* [Document extract]:
──────────────────────────────
The research shows that Medicaid recipients are far more likely to receive health care than the uninsured. Citizens with Medicaid are 30 percent more likely to have a hospital stay, 35 percent more likely to have an outpatient visit to a doctor, and 15 percent more likely to take prescription drugs, compared to similar low-income citizens not enrolled in the program.
“There has been a lot of genuine uncertainty about whether it makes a difference when you give people Medicaid,” says Amy Finkelstein, a professor in MIT’s Department of Economics and one of the principal investigators of the study. “The short answer from our study is that it does.”
People enrolled in Medicaid also see improvements in their finances: They are 35 percent less likely to experience out-of-pocket medical expenses, and see a 25 percent decline in unpaid medical bills sent to collection agencies. The program also reduces the number of unpaid bills owed to health care providers.
The results are detailed in a new working paper, “The Oregon Health Insurance Experiment: Evidence from the First Year,” released today (July 7) by the National Bureau of Economic Research (NBER). Finkelstein and Katherine Baicker, a professor at the Harvard School of Public Health, served as principal investigators on the study.
Lucky lottery numbers
The study takes advantage of a novel program in Oregon, where officials determined they could support Medicaid for about 10,000 additional residents starting in 2008. To fill those new slots, the state instituted a lottery system to which roughly 90,000 people applied.
Medicaid is the joint federal-state program that provides health insurance specifically for low-income U.S. citizens; it was created in 1965 along with Medicare, the federal health insurance program designed largely for senior citizens. States have some discretion in setting eligibility for the program; in Oregon, adults below the federal poverty level (annual income below $10,400 for a single person or $21,200 for a family of four) are eligible for Medicaid.
Because Oregon instituted a random lottery to allocate the limited number of additional slots available, the researchers could study the effects of health insurance without distortion from the differences in health and income that ordinarily plague comparisons of the insured and uninsured: In this case, those groups were the same except for the luck of the draw.
“If you just compare low-income insured people and uninsured people … it can look like health insurance actually is bad for your health,” Finkelstein observes. “But that’s because people in worse health are more likely to seek out health insurance, not because health insurance makes you sicker.” This study, she says, replicates the randomized controlled design used in scientific laboratory studies but rarely available in the social sciences.
By comparing the insured and uninsured over a 16-month span, the researchers found that people enrolled in Medicaid are less burdened by medical expenses. “People report reduced out-of-pocket medical expenses,” Finkelstein says. Indeed, the study shows that Medicaid recipients are 40 percent less likely to need to borrow money — or ignore other bills — in order to pay medical expenses.
Medicaid recipients even reported a 32 percent increase in their overall happiness level, although, as the authors note, it is not precisely clear how much of this stems from improved physical health, the added financial security of having health insurance, or overall improvements in well-being.
The Oregon results also demonstrate something of value to health care providers: a decline in outstanding medical bills. “Since most bills that aren’t paid [on time] end up never being paid,” Finkelstein explains, “this actually suggests that some of the beneficiaries from an expansion of Medicaid are health care providers like hospitals and doctors.” Medicaid beneficiaries tend to owe about $390 less in unpaid medical bills than similar individuals without insurance.
──────────────────────────────
* [Data below]:
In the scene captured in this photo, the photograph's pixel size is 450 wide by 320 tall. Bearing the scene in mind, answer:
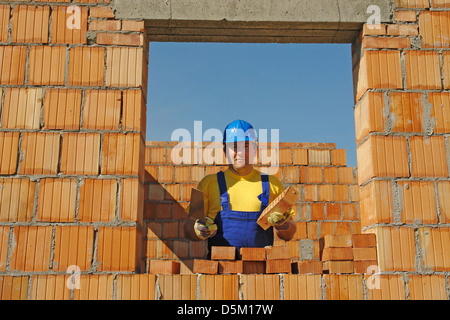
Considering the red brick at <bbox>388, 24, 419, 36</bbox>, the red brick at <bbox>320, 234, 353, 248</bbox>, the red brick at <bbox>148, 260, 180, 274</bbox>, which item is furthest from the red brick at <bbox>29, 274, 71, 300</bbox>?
the red brick at <bbox>388, 24, 419, 36</bbox>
──────────────────────────────
* [What you should do]:
Using the text on the Oregon Medicaid study, decide whether each statement agrees with it. Answer yes or no for each, and quote the words of the text that settle it.
1. Roughly 90,000 people applied to the Oregon lottery.
2. Medicaid recipients are 30 percent more likely to take prescription drugs.
3. Medicaid was created in 1965 along with Medicare.
The lines have no connection to the text on the Oregon Medicaid study.

* [Result of this exercise]:
1. Yes: "the state instituted a lottery system to which roughly 90,000 people applied."
2. No: "15 percent more likely to take prescription drugs"
3. Yes: "it was created in 1965 along with Medicare"